Carnival of Souls is a drag race to a small town purgatory. It also races into the imagination with a great representation of death.
In celebration of Halloween, we are counting down the days with 13 of the scariest, creepiest, or simply unforgettably grim horror movies that ever crawled under our skin and never left. Join us each day as we look back on 13 horror movies that still know how to trick and treat viewers to their nightmares. Enter Carnival of Souls…
Carnival of Souls isn’t that scary, with the cheesy makeup and the carousel, but it is unsettling. As Mary Henry makes her break from reality, as death creeps into her daily life and peeks through her keyhole, we feel the shift in our own reality, and we merge with her encroaching madness. We dislocate along with her and become disincarnate. Who knows what shifting into death is like? For all we know, this could be a good representation.
But I’m getting ahead of myself. Carnival of Souls starts out as a drag race movie. Crazy teenagers have been spinning their bitchin’ wheels since James Dean lost that game of chicken in Rebel Without a Cause. Yes, he lost, he jumped out first. Drag race movies go back before Fast & Furious. Carnival of Souls is the scariest drag race movie since Grease, which scared me quite a bit, but for entirely different reasons.
This is a dread picture. I love dread pictures more than I love straight out horror movies. Dread pictures create a subliminal atmosphere of tension that slowly creeps from your subconscious to your conscious and make you question everything you feel.
The first time I saw Carnival of Souls was at a revival house in Soho. When we left the theater, the streets seemed discolored. The lingering psychological effects of the danse macabre displaced the concrete with cobble stones and red bricks, yellowed with age as they fought their way out of the black and white netherworld of Mary Henry.

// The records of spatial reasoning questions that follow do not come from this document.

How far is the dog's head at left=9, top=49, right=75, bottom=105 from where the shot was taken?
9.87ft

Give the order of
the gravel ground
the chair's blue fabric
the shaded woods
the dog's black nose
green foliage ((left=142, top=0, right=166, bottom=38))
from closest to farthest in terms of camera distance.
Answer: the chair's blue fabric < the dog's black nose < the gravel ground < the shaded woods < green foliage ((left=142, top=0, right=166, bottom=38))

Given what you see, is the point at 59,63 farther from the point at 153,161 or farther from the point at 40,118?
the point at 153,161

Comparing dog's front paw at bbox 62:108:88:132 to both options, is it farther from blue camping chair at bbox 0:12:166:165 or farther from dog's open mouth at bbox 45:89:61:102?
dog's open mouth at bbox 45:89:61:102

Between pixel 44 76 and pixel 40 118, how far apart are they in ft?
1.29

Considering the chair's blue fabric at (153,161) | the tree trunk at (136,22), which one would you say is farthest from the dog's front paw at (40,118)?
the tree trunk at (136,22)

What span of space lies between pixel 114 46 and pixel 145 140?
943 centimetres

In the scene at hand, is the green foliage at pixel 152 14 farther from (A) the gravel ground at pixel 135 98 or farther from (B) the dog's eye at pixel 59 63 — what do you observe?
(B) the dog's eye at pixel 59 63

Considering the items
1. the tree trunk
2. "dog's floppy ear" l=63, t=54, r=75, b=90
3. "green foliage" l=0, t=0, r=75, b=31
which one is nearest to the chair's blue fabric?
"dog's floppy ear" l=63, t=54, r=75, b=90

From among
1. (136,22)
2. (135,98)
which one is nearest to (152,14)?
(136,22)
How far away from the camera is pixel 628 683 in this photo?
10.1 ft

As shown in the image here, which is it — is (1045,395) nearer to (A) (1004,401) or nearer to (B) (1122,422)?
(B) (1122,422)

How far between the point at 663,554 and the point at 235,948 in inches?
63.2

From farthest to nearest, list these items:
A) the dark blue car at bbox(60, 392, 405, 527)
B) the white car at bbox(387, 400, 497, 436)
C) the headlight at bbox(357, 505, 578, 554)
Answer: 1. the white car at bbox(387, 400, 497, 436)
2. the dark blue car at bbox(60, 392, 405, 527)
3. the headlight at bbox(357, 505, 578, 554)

Candace Hilligoss plays Mary Henry with a mix of repulsion, fascination and a groundswell of sexual tenstion. She’s jaded. She’s faded. She is soulless and carefree. Hilligoss, who would star in the reading-of-a-will-in-a-creepy-mansion movie The Curse of the Living Corpse in 1964, unhinges herself from within to become one of the living dead.
As the arches of the bridge that the car went over merges with the arches of the church where she will be playing organ, professionally, for money and everything, a darkness creeps into Hilligoss’s eyes. She crawled out of those muddy waters in front of the search party and didn’t even ask what happened to her hot-rodding friends. Something is missing. But Hilligoss plays it ambiguously. It might have been missing all along. But at least she doesn’t lose her sense of humor. The first nod to the surreal comes when Mary Henry tries to turn off the movie theme music by changing the station on her car radio.
Music means a lot to Mary Henry. Even though you get a sense that nothing means much to her. But as she auditions for the organist position at the church, you see Mary Henry get lost in the music before she gets lost in the place between worlds. The spiritual chords give way to a sexy decadent carnival waltz and Mary starts to get an organ orgasm. Even the reverend gets too hot under the collar, throwing her out of the house of the lord like he’s casting out a demon harlot.
Mary is adrift in the purgatory of an ordinary town in Utah. The dusty desolation of the small town streets mirror Mary’s emotional and physical detachment, as she becomes emotionally and spiritually dead. The only thing that can still stir her soul is shopping. Oh and Merry-Go-Rounds. The woman is turned on by carousels and corpses. Much more than she is by Mr. Linden (Sidney Berger), the horny dweeb who is the only other tenant in the boarding house, run by the pleasantly feisty actress Frances Feist.
Carnival of Souls was made in 1962 in Lawrence, Kansas, on a shoestring budget that was mainly spent on gas. The car that goes over the bridge in the beginning? They had to fish that out of the water the same day to drive home. The director, Herk Harvey, did double duty as the ghost who tailgates Mary to Utah.
Carnival of Souls is equal parts Twilight Zone, Blue Velvet and The Night of the Living Dead, the supernatural parade in the middle of everyday life. It doesn’t have much in the way of special effects, some makeup and wavy lines straight out of The Outer Limits. It is brought together in nightmarish black and white and subtle acting. It gets under your skin, into your brain and becomes more frightening as you remember it back.